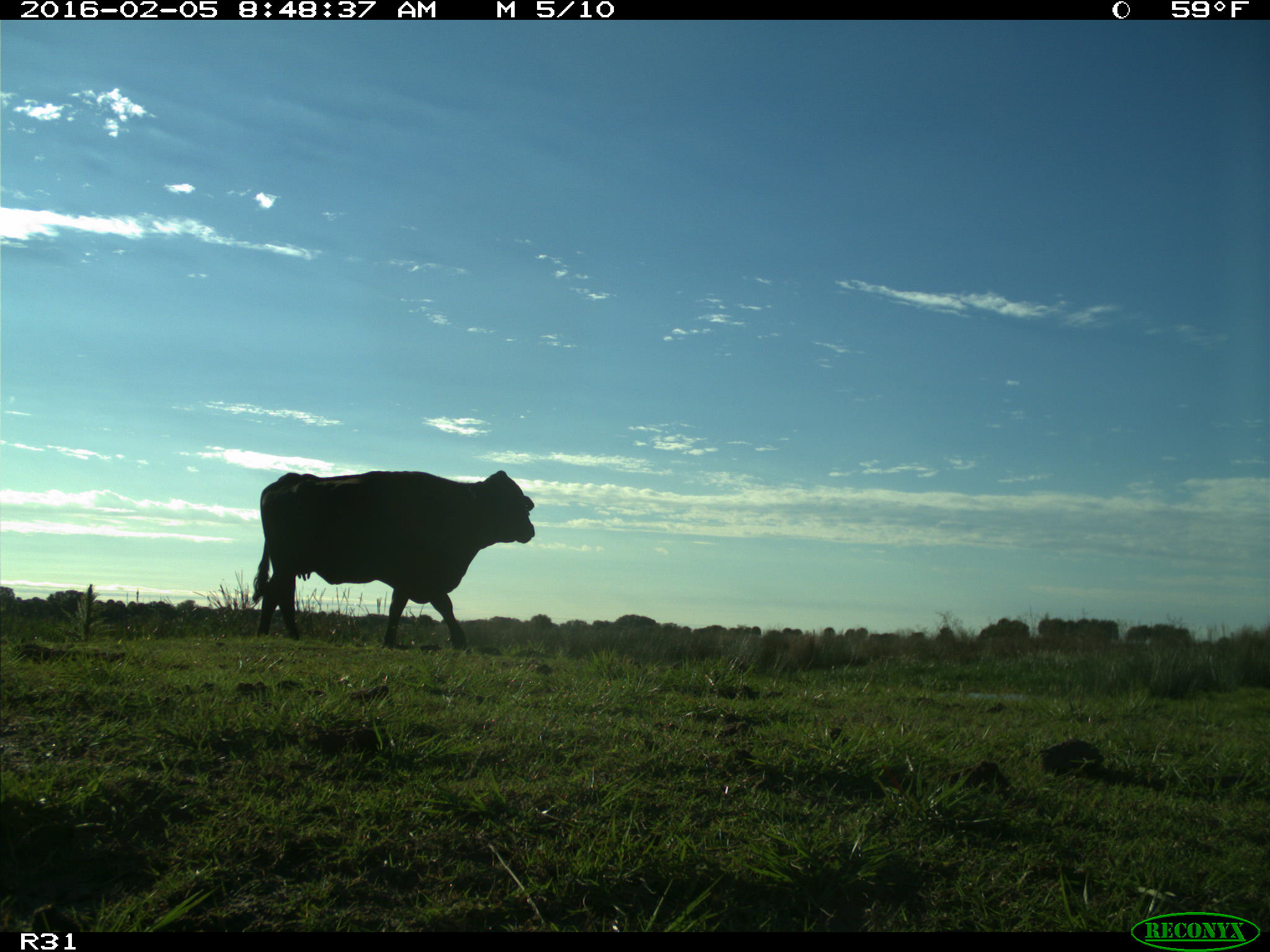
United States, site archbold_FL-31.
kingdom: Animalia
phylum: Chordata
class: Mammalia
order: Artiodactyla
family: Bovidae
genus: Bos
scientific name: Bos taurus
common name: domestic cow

• • • • • • •

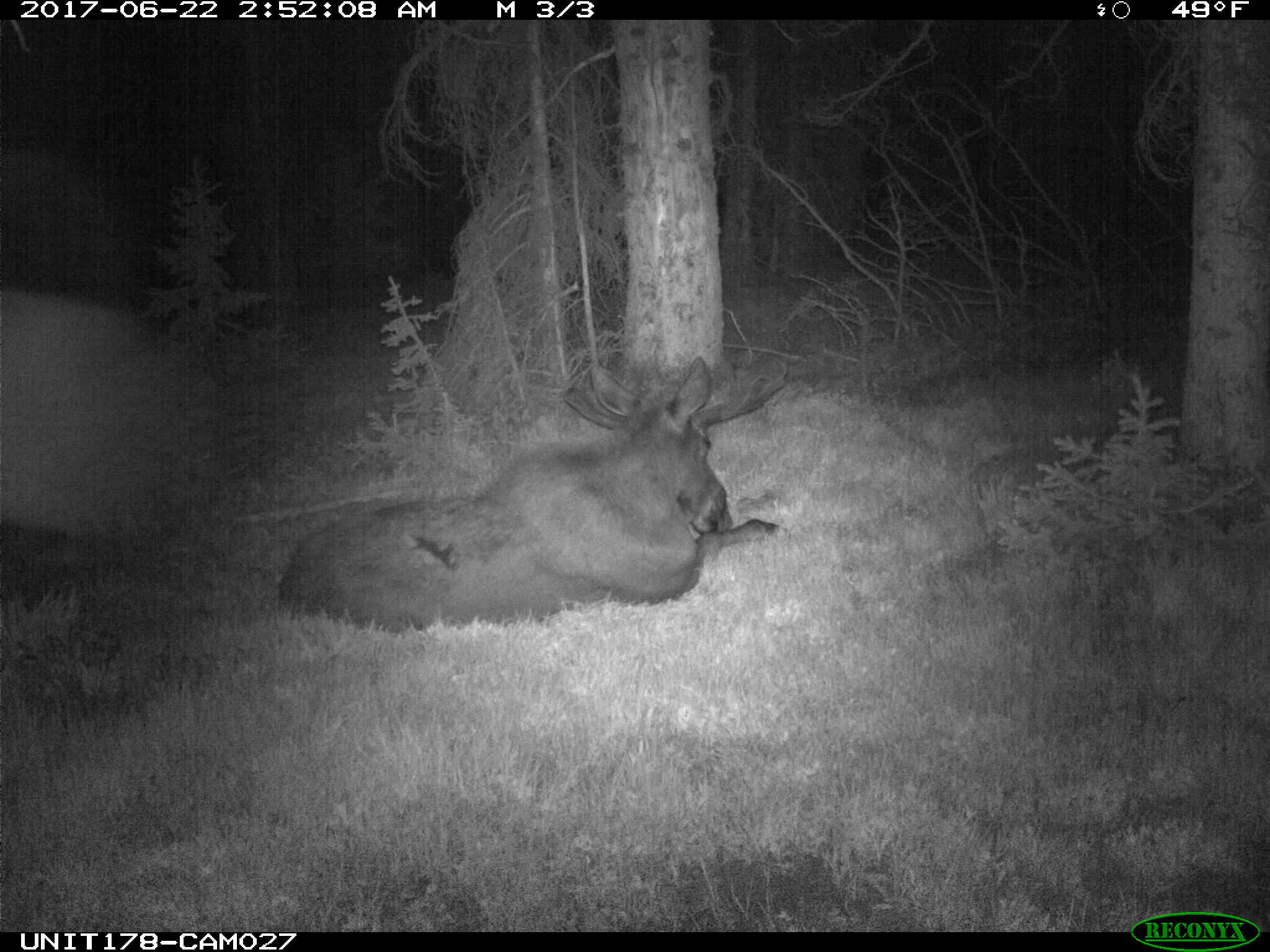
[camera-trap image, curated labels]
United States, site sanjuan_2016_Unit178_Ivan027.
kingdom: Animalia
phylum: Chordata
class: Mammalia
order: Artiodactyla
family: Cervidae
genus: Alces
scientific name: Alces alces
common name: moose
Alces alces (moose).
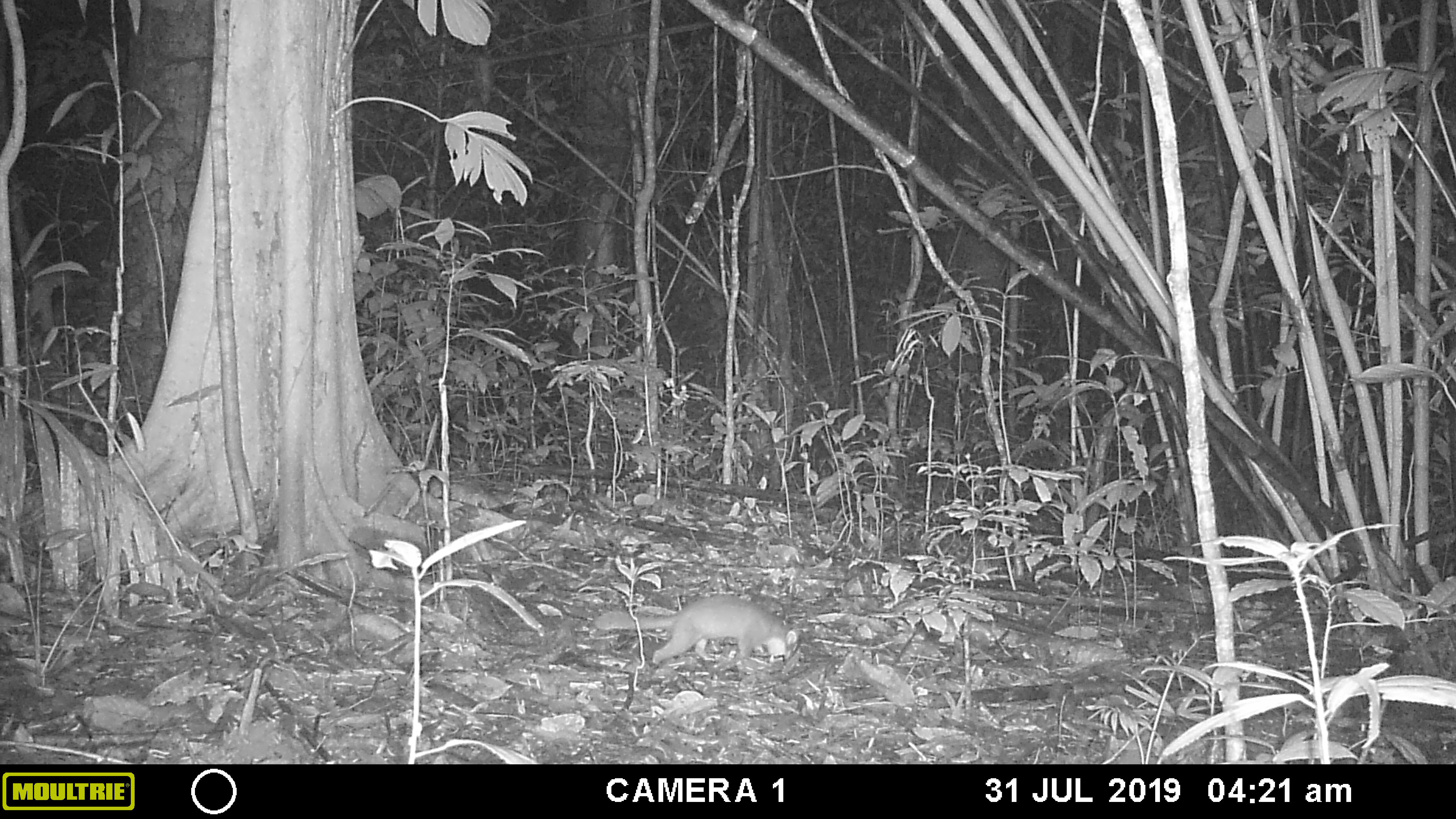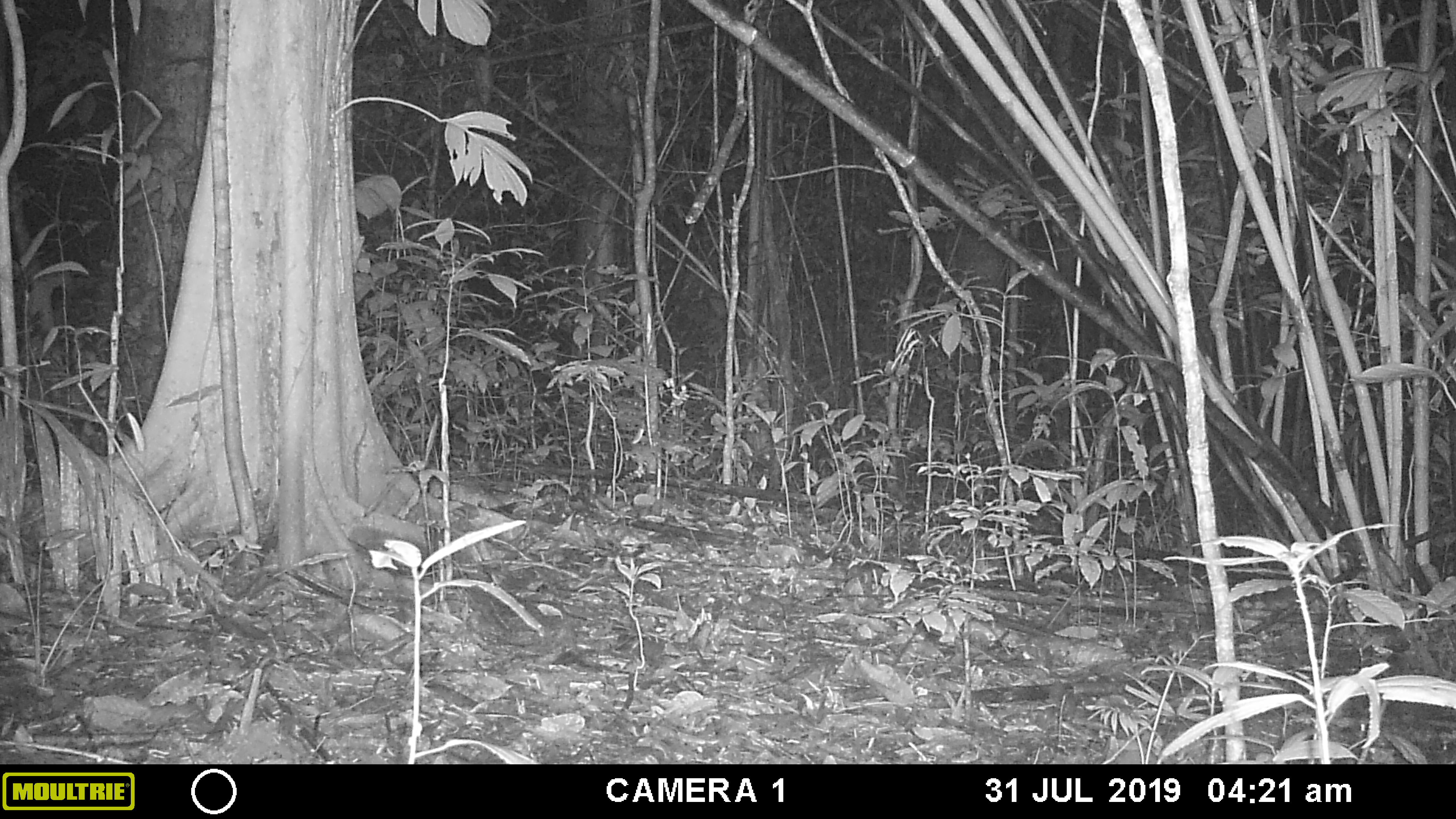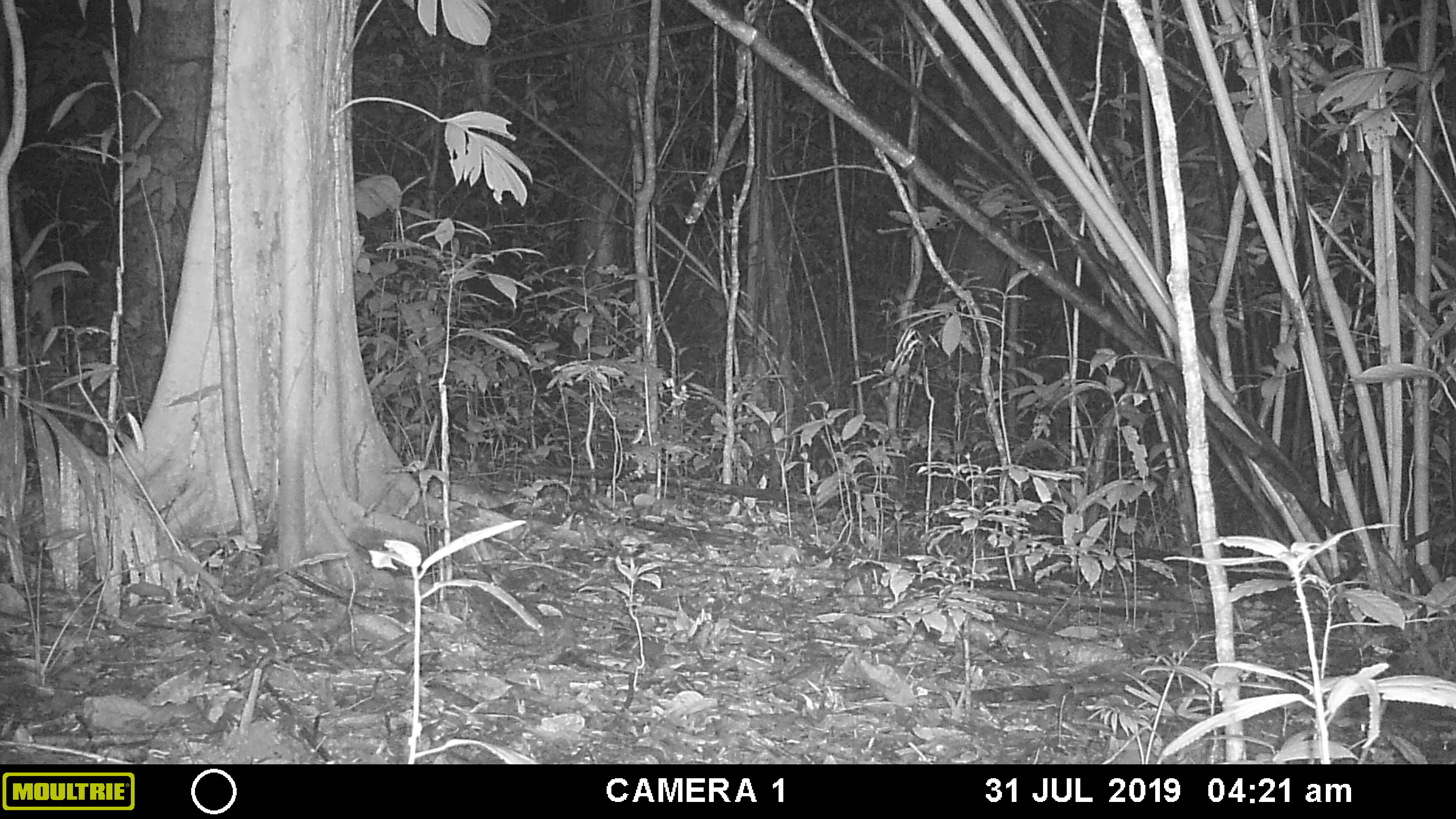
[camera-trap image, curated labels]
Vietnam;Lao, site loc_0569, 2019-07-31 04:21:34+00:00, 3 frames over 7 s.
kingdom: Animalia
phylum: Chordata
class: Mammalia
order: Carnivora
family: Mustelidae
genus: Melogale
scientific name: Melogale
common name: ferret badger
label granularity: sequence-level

• • • • • • •

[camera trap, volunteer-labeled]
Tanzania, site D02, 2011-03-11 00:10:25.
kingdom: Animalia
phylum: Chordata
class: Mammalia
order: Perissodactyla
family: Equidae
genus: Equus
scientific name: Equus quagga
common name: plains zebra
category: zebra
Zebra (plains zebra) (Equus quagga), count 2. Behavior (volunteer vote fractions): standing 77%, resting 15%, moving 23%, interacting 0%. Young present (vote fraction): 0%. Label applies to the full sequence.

• • • • • • •

**What to produce**
Using the entries above, output exactly the lines between the line holding "United States, site archbold_FL-31." and the line holding "common name: domestic cow", end lines included, and nothing more.

**Exercise answer**
United States, site archbold_FL-31.
kingdom: Animalia
phylum: Chordata
class: Mammalia
order: Artiodactyla
family: Bovidae
genus: Bos
scientific name: Bos taurus
common name: domestic cow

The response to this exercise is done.